Picture-based spatial questions
★ ★ ★

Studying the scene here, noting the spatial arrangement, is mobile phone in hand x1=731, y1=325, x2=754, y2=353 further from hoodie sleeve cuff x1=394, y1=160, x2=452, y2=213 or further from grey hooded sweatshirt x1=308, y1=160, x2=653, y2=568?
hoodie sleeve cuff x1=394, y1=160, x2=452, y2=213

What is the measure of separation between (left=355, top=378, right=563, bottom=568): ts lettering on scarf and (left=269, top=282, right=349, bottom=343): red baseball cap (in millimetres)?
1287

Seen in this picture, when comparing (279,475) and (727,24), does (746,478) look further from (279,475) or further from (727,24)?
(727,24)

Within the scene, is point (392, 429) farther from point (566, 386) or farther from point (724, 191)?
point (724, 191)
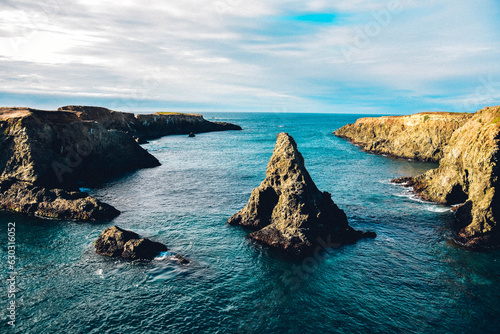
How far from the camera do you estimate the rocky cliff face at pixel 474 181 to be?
34062 mm

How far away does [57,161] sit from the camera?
52.4 m

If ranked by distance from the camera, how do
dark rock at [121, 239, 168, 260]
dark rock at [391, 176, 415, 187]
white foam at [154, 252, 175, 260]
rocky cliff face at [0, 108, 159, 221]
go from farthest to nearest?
dark rock at [391, 176, 415, 187], rocky cliff face at [0, 108, 159, 221], white foam at [154, 252, 175, 260], dark rock at [121, 239, 168, 260]

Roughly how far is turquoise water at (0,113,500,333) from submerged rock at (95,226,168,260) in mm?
1174

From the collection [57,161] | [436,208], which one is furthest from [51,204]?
[436,208]

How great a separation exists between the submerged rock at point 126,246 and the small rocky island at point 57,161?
33.2ft

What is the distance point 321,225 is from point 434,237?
14.0 m

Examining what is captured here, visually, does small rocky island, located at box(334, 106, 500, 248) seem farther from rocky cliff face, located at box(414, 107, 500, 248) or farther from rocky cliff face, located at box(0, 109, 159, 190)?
rocky cliff face, located at box(0, 109, 159, 190)

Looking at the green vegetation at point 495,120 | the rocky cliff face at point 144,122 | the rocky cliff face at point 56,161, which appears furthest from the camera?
the rocky cliff face at point 144,122

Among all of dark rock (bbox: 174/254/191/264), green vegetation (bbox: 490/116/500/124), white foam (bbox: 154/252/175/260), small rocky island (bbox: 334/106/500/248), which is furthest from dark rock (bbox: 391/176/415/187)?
white foam (bbox: 154/252/175/260)

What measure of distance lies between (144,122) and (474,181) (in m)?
147

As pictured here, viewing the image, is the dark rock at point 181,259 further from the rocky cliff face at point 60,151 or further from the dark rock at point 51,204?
the rocky cliff face at point 60,151

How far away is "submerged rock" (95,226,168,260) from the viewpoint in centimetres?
2991

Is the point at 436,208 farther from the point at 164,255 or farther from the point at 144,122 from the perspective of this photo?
the point at 144,122

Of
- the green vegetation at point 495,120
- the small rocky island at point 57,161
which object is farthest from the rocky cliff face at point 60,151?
the green vegetation at point 495,120
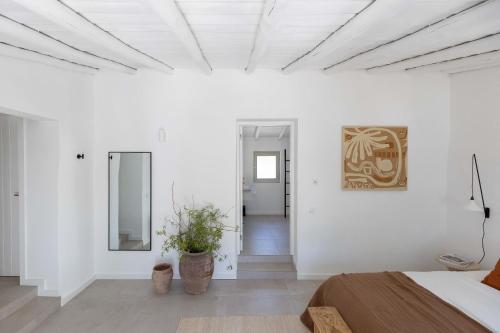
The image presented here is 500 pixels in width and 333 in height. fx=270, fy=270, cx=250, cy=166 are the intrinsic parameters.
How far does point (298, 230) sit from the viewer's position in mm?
3785

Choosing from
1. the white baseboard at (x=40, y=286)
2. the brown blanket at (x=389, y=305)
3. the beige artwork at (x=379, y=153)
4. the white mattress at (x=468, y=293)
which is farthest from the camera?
the beige artwork at (x=379, y=153)

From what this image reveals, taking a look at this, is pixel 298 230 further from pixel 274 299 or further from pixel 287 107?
pixel 287 107

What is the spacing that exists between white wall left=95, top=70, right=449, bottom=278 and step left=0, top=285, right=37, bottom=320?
33.7 inches

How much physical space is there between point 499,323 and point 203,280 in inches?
107

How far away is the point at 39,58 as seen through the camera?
2717 millimetres

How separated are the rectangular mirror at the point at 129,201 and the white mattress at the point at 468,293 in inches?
127

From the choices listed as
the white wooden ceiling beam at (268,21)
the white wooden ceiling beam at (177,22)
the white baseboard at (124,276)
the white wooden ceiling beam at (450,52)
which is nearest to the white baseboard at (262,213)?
the white baseboard at (124,276)

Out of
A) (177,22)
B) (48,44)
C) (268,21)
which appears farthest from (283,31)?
(48,44)

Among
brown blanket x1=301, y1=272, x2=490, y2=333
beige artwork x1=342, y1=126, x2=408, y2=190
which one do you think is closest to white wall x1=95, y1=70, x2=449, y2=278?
beige artwork x1=342, y1=126, x2=408, y2=190

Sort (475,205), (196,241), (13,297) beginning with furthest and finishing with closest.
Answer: (196,241)
(475,205)
(13,297)

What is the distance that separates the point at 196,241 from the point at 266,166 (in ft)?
15.9

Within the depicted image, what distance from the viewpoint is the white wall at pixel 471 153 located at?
10.1 feet

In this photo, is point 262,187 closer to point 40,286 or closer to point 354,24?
point 40,286

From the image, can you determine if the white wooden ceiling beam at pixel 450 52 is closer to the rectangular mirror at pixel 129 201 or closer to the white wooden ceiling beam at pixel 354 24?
the white wooden ceiling beam at pixel 354 24
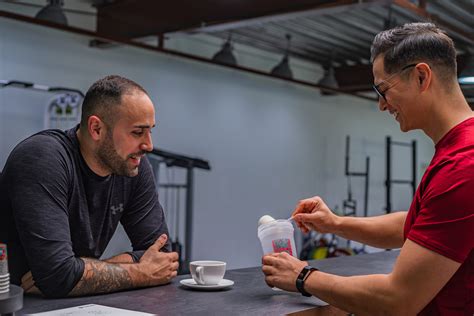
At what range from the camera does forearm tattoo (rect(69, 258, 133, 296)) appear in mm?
1766

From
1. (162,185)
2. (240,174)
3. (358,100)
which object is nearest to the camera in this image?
(162,185)

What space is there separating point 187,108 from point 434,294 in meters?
5.57

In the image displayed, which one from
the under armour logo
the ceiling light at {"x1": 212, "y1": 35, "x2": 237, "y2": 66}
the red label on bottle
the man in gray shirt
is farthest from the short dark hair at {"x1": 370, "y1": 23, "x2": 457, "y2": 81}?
the ceiling light at {"x1": 212, "y1": 35, "x2": 237, "y2": 66}

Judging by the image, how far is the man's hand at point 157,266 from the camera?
1914mm

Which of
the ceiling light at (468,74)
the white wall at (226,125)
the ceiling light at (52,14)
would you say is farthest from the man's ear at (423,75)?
the white wall at (226,125)

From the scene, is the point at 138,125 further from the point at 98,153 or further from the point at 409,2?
the point at 409,2

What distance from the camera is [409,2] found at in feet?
14.8

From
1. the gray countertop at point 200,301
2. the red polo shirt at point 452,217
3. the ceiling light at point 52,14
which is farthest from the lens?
the ceiling light at point 52,14

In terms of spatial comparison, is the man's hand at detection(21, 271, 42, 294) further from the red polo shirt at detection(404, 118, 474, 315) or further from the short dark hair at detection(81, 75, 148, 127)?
the red polo shirt at detection(404, 118, 474, 315)

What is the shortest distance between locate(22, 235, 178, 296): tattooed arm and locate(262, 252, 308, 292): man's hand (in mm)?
393

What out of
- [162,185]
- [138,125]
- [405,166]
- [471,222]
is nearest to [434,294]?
[471,222]

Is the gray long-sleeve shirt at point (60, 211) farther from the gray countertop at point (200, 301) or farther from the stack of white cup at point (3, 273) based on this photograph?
the stack of white cup at point (3, 273)

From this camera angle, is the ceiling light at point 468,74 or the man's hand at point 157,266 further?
the ceiling light at point 468,74

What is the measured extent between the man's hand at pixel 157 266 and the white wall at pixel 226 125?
359cm
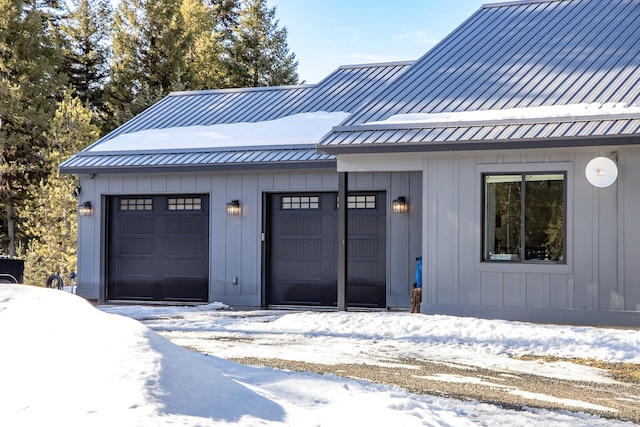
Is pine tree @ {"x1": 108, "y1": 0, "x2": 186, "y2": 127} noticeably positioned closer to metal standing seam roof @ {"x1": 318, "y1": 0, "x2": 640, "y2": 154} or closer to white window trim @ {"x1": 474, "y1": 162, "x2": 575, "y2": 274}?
metal standing seam roof @ {"x1": 318, "y1": 0, "x2": 640, "y2": 154}

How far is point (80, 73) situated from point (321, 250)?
22.2 metres

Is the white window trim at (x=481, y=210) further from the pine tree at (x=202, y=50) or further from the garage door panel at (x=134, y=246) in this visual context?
the pine tree at (x=202, y=50)

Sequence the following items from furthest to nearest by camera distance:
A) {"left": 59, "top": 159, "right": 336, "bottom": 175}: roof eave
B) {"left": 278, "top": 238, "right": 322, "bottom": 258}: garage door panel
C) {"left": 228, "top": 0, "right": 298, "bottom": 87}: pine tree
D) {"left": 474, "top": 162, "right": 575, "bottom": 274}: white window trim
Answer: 1. {"left": 228, "top": 0, "right": 298, "bottom": 87}: pine tree
2. {"left": 278, "top": 238, "right": 322, "bottom": 258}: garage door panel
3. {"left": 59, "top": 159, "right": 336, "bottom": 175}: roof eave
4. {"left": 474, "top": 162, "right": 575, "bottom": 274}: white window trim

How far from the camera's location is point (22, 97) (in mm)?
30172

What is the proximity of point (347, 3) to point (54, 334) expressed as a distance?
3734 cm

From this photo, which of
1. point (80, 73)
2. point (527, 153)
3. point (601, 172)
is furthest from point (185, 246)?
point (80, 73)

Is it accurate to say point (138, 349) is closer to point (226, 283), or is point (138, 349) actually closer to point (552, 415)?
point (552, 415)

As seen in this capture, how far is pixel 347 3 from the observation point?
41531 millimetres

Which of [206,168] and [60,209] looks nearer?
[206,168]

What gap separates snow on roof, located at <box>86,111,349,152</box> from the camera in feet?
53.9

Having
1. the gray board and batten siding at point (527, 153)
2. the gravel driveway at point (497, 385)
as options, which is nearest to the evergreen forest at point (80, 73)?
the gray board and batten siding at point (527, 153)

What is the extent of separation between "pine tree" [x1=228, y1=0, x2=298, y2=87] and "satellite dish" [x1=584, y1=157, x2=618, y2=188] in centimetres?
2530

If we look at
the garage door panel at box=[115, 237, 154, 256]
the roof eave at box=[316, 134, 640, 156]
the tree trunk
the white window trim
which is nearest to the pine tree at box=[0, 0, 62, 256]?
the tree trunk

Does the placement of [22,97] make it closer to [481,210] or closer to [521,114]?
[481,210]
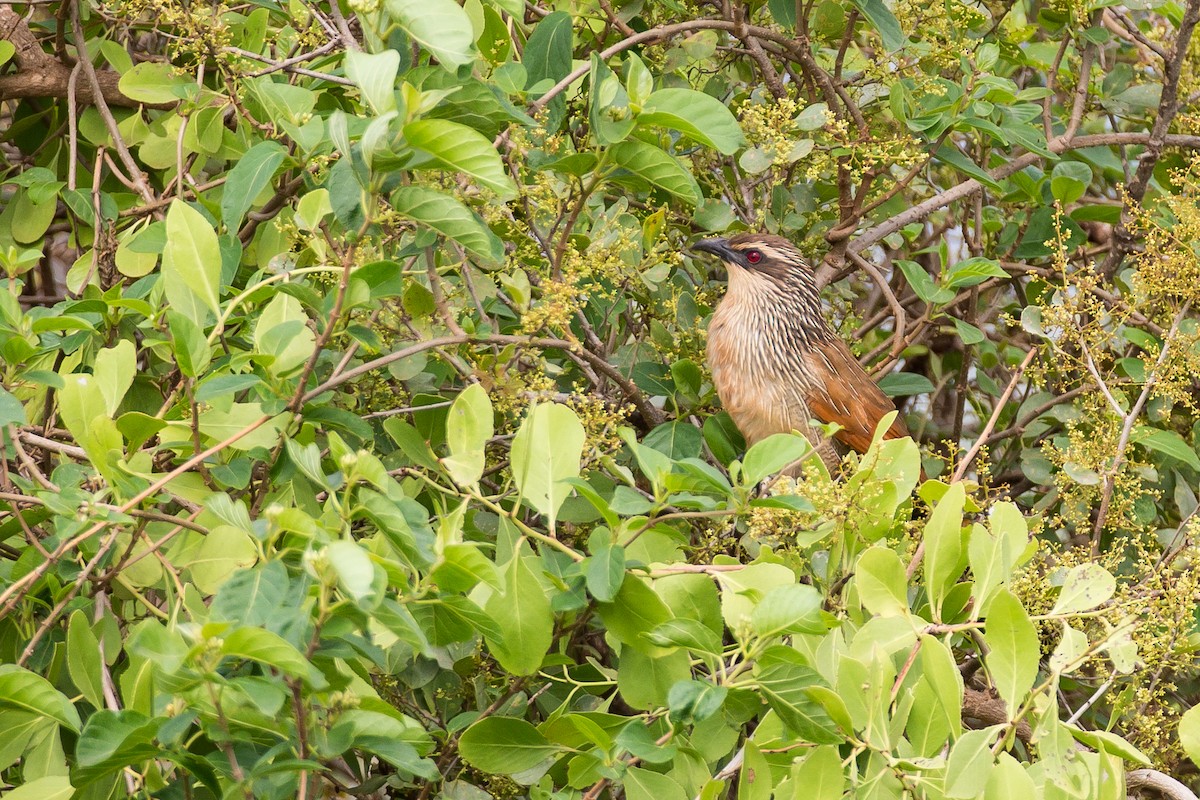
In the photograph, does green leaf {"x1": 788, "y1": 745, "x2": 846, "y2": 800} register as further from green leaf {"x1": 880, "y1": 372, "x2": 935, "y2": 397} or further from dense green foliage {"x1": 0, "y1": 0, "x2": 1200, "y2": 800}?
green leaf {"x1": 880, "y1": 372, "x2": 935, "y2": 397}

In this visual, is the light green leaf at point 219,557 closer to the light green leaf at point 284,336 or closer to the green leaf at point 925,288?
the light green leaf at point 284,336

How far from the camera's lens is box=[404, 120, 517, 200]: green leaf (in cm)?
199

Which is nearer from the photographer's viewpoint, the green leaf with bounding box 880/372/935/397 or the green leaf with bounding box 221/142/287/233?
the green leaf with bounding box 221/142/287/233

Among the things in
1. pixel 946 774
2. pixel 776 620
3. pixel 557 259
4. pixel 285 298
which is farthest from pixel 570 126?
pixel 946 774

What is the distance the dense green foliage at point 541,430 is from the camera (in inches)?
80.0

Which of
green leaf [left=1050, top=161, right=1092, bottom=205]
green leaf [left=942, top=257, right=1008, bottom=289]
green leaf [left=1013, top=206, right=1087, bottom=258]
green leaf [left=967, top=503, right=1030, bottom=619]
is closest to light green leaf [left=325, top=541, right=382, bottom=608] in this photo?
green leaf [left=967, top=503, right=1030, bottom=619]

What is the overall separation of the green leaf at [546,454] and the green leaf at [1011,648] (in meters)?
0.77

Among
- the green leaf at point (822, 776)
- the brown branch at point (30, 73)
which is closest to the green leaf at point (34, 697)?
the green leaf at point (822, 776)

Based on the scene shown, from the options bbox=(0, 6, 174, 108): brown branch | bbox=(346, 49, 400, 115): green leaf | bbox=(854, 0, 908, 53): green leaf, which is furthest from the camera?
bbox=(0, 6, 174, 108): brown branch

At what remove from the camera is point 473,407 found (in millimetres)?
2387

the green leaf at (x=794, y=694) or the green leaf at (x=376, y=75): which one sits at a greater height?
the green leaf at (x=376, y=75)

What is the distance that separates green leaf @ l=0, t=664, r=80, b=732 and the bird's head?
2890mm

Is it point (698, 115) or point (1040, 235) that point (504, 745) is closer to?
point (698, 115)

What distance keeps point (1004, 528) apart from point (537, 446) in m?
0.95
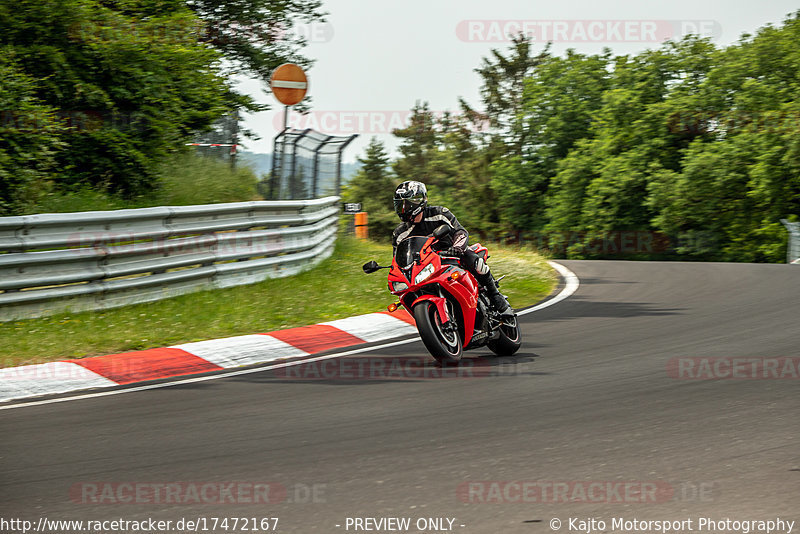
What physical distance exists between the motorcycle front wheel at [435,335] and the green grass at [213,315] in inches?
99.7

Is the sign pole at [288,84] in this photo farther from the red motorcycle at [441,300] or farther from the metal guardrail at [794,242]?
the metal guardrail at [794,242]

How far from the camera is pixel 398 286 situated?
25.5 ft

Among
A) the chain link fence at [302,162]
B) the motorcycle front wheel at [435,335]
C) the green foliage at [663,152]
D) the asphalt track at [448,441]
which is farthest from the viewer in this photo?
the green foliage at [663,152]

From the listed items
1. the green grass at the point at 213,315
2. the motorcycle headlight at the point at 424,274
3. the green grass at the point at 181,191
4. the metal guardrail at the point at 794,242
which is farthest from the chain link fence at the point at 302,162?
the metal guardrail at the point at 794,242

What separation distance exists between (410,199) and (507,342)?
1.60 m

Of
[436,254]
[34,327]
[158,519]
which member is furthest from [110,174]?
[158,519]

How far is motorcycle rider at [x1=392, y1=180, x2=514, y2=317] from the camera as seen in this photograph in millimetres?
7812

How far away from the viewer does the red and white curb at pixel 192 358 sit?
718 cm

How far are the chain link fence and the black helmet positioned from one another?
783 centimetres

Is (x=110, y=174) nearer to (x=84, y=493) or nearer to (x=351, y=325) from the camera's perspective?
(x=351, y=325)

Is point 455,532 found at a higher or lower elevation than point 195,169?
lower

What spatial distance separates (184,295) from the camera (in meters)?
10.9

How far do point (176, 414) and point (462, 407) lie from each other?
6.39 ft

★ ★ ★

» **Stated problem**: Everything from the line containing "How far is motorcycle" through the final line of the listing, inclusive, must be reproduced exactly; leave out the rest.

» **Answer to this exercise**:
How far is motorcycle rider at [x1=392, y1=180, x2=514, y2=317] from the camera as seen in this photograph in millimetres?
7812

How far away from the viewer does the red and white curb at pixel 192 358 sit?
718 cm

How far are the chain link fence and the black helmet positioned from one another?
783 centimetres

Is (x=110, y=174) nearer to (x=84, y=493) or nearer to (x=351, y=325) from the camera's perspective?
(x=351, y=325)

Is point 455,532 found at a higher or lower elevation than point 195,169?
lower

What spatial distance separates (184,295) from the camera (in meters)?
10.9

How far do point (176, 414) and point (462, 407) lie from each other?
6.39 ft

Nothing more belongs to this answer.